A direct public ARC-AGI evaluation data prompting test by OpenAI GPT-4 Omni and Anthropic Claude 3.5 Sonnet LLM inference.

Evaluating Large Language Models on ARC-AGI Tasks

This report documents the evaluation of two prominent large language models (LLMs)—OpenAI's GPT-4o and Anthropic's Claude 3.5 Sonnet—on a subset of the publicly available ARC-AGI (Abstraction and Reasoning Corpus for Artificial General Intelligence) dataset. This benchmark is designed to assess the ability of AI systems to efficiently learn new skills, a crucial aspect of general intelligence.

1. Objectives and Motives

Benchmark LLM performance: Assess the capability of GPT-4o and Claude 3.5 Sonnet in solving abstract reasoning tasks, gauging their potential in tasks requiring generalization and skill acquisition.
Understand LLM limitations: Identify specific patterns in task failures to understand areas where these models struggle.

2. The ARC-AGI Dataset

The ARC-AGI dataset consists of 800 public tasks (400 training and 400 evaluation tasks) designed to test reasoning abilities in a minimal-prior, skill-based setting. Each task is presented as a JSON list of integers, representing a sequence of input-output pairs followed by a final test input. The objective is to predict the corresponding output based on the learned patterns from the provided examples. From the user's perspective, these tasks occur as geometric generalizations and reasoning puzzles in a 2D plane grid that is filled with colored squares. Colors in the following examples are identified by an integer number between 0 and 9.

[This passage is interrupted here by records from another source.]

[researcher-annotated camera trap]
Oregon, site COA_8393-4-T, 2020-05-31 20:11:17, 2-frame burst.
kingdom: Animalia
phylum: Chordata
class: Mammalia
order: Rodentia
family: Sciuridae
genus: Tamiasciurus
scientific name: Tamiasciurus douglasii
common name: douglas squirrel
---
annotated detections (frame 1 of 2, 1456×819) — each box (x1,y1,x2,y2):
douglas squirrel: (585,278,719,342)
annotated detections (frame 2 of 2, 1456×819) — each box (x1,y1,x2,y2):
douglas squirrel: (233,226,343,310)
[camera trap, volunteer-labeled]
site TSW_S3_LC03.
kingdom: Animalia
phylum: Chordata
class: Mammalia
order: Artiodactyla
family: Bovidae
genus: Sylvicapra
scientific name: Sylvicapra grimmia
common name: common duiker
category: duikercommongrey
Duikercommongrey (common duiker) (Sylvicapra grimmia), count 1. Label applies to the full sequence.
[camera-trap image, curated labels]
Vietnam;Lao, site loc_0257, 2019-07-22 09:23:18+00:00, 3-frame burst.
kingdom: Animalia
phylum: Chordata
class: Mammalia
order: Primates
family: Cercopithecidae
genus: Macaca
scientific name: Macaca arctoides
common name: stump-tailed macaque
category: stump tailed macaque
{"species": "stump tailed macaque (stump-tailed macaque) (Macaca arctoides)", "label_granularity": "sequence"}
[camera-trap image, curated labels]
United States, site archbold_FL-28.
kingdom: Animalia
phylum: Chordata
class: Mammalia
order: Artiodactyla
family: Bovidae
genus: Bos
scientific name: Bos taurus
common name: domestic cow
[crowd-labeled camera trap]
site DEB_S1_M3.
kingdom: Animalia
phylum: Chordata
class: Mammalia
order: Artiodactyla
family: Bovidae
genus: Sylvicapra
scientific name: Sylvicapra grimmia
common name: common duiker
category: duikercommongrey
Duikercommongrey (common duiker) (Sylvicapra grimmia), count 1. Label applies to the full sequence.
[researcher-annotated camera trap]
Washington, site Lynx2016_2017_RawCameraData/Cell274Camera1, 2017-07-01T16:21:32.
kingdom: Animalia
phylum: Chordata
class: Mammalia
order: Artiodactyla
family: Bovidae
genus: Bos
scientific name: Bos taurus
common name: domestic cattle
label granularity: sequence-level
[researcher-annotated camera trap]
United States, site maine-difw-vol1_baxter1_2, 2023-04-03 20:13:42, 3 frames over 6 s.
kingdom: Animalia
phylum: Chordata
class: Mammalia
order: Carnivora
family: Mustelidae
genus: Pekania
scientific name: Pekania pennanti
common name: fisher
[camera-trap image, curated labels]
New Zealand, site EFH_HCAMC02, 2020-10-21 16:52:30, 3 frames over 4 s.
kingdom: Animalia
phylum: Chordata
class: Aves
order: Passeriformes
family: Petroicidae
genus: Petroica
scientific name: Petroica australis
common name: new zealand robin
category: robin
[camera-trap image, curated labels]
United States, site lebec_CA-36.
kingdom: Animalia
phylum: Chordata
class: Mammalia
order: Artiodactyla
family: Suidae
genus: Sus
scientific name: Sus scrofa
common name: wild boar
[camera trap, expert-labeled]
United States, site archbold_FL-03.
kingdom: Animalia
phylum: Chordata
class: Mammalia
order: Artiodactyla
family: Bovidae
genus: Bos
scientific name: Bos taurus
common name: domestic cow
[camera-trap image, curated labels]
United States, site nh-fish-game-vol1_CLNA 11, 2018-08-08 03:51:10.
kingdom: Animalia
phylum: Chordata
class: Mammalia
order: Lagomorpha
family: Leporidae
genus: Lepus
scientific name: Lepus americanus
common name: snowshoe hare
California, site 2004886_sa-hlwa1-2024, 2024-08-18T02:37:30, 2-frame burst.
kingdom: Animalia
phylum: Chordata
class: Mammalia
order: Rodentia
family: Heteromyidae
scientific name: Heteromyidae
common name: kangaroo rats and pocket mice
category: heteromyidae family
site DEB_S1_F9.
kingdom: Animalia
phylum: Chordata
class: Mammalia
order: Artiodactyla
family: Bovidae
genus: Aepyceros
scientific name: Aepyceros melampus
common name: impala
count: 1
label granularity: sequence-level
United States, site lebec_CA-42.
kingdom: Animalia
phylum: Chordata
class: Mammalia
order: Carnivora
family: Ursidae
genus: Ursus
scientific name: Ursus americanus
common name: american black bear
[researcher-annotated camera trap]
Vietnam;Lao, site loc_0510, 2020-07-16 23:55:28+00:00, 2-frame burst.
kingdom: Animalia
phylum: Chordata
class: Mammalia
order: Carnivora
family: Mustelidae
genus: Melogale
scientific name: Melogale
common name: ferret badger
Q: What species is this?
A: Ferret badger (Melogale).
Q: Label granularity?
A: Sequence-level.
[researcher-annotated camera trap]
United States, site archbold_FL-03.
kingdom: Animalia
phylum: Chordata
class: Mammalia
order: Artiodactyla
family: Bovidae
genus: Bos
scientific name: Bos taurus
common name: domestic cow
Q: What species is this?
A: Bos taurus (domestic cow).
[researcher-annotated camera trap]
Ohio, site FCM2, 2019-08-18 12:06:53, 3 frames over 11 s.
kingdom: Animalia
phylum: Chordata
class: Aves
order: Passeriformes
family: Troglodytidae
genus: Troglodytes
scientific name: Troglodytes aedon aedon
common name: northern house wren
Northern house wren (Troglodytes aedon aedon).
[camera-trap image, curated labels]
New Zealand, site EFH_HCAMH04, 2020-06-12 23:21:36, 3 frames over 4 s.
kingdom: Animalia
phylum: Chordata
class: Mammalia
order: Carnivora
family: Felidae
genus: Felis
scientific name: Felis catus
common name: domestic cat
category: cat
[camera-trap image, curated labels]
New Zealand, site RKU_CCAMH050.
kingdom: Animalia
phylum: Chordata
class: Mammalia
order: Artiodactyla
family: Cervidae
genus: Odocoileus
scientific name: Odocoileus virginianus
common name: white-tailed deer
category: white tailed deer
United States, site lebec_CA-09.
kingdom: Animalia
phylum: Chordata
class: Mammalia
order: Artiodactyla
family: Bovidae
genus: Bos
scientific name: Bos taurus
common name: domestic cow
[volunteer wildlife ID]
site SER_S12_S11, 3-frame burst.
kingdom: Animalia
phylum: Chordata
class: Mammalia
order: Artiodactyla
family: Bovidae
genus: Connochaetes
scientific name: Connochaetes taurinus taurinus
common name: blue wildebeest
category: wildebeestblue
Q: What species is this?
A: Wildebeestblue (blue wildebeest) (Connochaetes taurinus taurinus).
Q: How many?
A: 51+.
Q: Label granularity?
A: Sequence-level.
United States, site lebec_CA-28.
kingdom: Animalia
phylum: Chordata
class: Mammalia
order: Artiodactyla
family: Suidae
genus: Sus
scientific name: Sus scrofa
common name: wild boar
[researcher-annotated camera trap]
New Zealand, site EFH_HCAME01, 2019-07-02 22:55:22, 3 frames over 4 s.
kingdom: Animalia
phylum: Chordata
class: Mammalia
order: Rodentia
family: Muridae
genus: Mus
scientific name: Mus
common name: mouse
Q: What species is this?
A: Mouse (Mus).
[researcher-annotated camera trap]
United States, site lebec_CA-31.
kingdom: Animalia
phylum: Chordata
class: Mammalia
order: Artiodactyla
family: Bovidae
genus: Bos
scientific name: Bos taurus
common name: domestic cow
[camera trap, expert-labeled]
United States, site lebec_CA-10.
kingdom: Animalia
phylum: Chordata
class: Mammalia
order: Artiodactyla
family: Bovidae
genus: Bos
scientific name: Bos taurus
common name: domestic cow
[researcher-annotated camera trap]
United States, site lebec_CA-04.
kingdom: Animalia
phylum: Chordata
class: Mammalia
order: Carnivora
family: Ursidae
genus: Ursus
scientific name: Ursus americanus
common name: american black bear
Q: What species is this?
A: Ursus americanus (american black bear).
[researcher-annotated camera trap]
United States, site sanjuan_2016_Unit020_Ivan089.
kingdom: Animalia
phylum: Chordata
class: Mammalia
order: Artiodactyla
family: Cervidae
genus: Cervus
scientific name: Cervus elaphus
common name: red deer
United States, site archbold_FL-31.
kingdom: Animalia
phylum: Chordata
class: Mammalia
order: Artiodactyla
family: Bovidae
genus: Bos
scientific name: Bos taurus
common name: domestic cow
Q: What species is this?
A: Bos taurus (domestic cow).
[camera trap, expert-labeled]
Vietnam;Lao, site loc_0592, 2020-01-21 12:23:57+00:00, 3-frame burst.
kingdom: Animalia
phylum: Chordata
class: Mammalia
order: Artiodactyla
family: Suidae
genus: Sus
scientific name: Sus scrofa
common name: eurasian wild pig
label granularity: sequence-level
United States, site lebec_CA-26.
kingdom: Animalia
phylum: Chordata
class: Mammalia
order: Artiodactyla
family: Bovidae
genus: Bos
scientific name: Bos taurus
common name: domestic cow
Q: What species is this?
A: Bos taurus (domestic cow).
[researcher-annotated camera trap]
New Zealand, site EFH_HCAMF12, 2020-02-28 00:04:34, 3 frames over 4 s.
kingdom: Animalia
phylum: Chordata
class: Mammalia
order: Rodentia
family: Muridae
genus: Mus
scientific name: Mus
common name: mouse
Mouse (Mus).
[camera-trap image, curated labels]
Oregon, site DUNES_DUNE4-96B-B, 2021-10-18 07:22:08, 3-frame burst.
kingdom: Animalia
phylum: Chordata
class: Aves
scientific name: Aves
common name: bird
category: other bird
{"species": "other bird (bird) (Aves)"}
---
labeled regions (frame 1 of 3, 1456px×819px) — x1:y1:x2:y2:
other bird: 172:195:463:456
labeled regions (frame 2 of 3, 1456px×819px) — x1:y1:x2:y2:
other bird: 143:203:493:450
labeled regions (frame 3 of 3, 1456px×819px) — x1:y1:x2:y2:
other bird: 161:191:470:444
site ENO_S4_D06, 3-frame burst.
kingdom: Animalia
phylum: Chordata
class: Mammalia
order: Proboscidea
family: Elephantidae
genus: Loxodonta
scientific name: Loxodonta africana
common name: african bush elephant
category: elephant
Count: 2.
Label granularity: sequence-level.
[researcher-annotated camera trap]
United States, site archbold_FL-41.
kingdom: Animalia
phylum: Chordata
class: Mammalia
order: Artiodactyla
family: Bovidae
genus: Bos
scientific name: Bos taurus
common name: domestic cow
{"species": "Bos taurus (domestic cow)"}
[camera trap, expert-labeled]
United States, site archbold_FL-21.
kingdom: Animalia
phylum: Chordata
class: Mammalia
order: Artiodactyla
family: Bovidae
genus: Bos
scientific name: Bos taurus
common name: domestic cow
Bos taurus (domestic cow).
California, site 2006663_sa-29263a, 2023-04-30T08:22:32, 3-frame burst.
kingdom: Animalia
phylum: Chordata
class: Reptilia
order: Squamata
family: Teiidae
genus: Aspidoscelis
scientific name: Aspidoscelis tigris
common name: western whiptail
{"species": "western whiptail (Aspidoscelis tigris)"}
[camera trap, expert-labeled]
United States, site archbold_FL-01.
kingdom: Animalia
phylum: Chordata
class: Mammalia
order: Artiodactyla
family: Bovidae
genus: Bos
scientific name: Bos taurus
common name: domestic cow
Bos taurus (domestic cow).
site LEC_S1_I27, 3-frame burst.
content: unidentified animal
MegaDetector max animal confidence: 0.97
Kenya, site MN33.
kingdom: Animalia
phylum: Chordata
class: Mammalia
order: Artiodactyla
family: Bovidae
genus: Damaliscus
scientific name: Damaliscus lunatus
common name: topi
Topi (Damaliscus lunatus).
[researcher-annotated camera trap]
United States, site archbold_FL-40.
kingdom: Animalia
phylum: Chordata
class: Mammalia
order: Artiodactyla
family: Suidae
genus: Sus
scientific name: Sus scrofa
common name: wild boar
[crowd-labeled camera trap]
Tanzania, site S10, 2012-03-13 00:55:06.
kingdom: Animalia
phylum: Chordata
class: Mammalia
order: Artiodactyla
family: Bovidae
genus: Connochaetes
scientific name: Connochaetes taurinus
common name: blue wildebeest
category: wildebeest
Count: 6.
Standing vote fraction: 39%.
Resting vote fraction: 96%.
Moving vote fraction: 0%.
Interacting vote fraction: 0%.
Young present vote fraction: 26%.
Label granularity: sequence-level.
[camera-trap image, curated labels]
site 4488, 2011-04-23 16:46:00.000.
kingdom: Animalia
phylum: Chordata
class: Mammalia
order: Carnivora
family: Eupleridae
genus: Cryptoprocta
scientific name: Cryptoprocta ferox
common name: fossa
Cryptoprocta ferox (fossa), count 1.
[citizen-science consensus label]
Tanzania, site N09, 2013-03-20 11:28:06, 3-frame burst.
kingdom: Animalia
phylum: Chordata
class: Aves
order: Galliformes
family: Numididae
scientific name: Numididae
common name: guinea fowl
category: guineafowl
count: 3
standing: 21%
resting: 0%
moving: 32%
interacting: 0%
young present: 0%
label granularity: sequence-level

The public evaluation data set can be retrieved from https://github.com/fchollet/ARC-AGI/tree/master/data/evaluation

<aside> 💡 Note: The ARC-AGI 1M$ Prize competition is restricted to the local implementation of the puzzle-solver. The test suite presented in this report utilizes LLMs over the internet connection, so it is not eligible for the competition. The final tests should be run in a restricted environment (Kaggle) to prevent leaking the actual evaluation data to the internet. This keeps tests fresh and novel for all comparative models.

</aside>

This report aims to utilize the most straightforward vanilla prompting strategy and examine the current efficiency of the two most prominent LLMs.

3. Test Runner Script

https://github.com/markomanninen/ARC-AGI/tree/master/test

The test runner script, run_test.py, uses Python to interact with the LLMs via their respective APIs. It iterates through the evaluation set, performing the following steps for each task:

Format User Message: This procedure constructs a prompt for the LLM, including the training examples and the test input. The prompt is formatted to request a JSON array output.
Send Request to LLM: This procedure sends the prompt to either OpenAI or Anthropic APIs, depending on the selected model.
Extract JSON Response: Parses the LLM's response, extracting the predicted output as a JSON array. Claude models do not have JSON output mode so this method ensures the common functionality over different LLMs.
Compare Outputs: Compares the predicted output with the ground truth output, marking it as correct or incorrect.
Log Results: Records the prompt, ground truth output, predicted output, and the result of the comparison for future analysis.
Visualize Task: This function generates plots visualizing the input, true output, and predicted output for each task, aiding in understanding the model's reasoning process.